Loved the Espenson piece. I immediately thought of someone who would be in Winterhoeven's group mentioned at the end.
posted by Halloween Jack at 8:14 AM on October 8, 2021


I really enjoyed the Liu. The only thing of his I'd previously read was The Paper Menagerie, which IIRC I found so sad that I was wary of reading anything more. This has changed my mind; both his short story collections are now in my Waterstones basket.
posted by ManyLeggedCreature at 9:57 AM on October 8, 2021


The Espenson piece -- to me -- is a monologue that speaks to her screenwriting skills with dialogue. I think it would be cool if she writes more short fiction for the page because she has such skill with dialogue and character.

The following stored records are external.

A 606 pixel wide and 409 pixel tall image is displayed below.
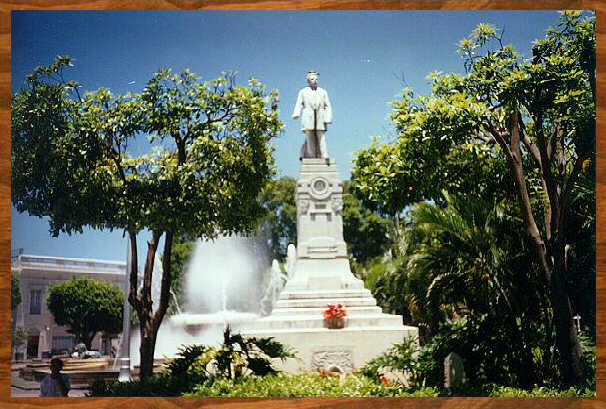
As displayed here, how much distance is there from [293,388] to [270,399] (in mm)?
334

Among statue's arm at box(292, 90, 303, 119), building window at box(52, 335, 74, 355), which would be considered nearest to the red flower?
statue's arm at box(292, 90, 303, 119)

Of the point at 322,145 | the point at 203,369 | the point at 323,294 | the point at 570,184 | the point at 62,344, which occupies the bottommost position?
the point at 203,369

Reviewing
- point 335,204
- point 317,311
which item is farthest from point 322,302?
point 335,204

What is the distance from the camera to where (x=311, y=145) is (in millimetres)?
12805

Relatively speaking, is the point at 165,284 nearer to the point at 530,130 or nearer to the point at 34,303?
the point at 34,303

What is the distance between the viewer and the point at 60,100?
10.5m

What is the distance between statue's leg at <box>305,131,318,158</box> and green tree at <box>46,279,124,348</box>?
163 inches

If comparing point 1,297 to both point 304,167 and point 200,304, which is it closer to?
point 304,167

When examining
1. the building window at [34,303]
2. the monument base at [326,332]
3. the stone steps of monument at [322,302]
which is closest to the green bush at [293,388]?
the monument base at [326,332]

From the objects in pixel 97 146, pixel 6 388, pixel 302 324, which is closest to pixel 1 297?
pixel 6 388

I know I've recommended this before on MeFi, but Jo Walton's "A Burden Shared" is another (darker) short story about what it would actually look like if we could show each other what our pain feels like (in this case only physical pain). "His entitlement pressed hard on the exact places where her affection had worn thin." It's different in a lot of ways, and it's less triumphant, but it's also clear on how the technology would interact with existing systems of discrimination, and the unequal burden of carework. Who feels compelled to notice and bear others' pain and who doesn't.
posted by brainwane at 11:58 AM on October 8, 2021


I want the notebook they give out at WeRobot.
posted by bashing rocks together at 4:58 PM on October 8, 2021 [2 favorites]


I’m not saying that was a story about Joss Whedon, but I’m not not saying that either.
posted by nonasuch at 5:41 PM on October 8, 2021 [8 favorites]


The first one I suddenly worried it was going to go all Pied Piper, with the rats and the children, and folklore references. They can't do that to Danny! As a sleep deprived parent and arts/computer science bachelor (fairy tales, children's literature, Spanish, mediaeval history, programming, databases...) I thoroughly enjoyed it.

Oof with the second- very precise and biting.
posted by freethefeet at 6:30 PM on October 8, 2021


Even though WeRobot's robots weren't sophisticated enough to pass as human, I was starting to wonder about Amy.
posted by Halloween Jack at 6:57 PM on October 8, 2021


Just remembered that this was posted and that I had really wanted to read Espenson's story. It was excellent. Three cheers for Belinda, the librarian. I didn't relate quite as well to the Liu (I felt like I should, as a Trekkie, but...).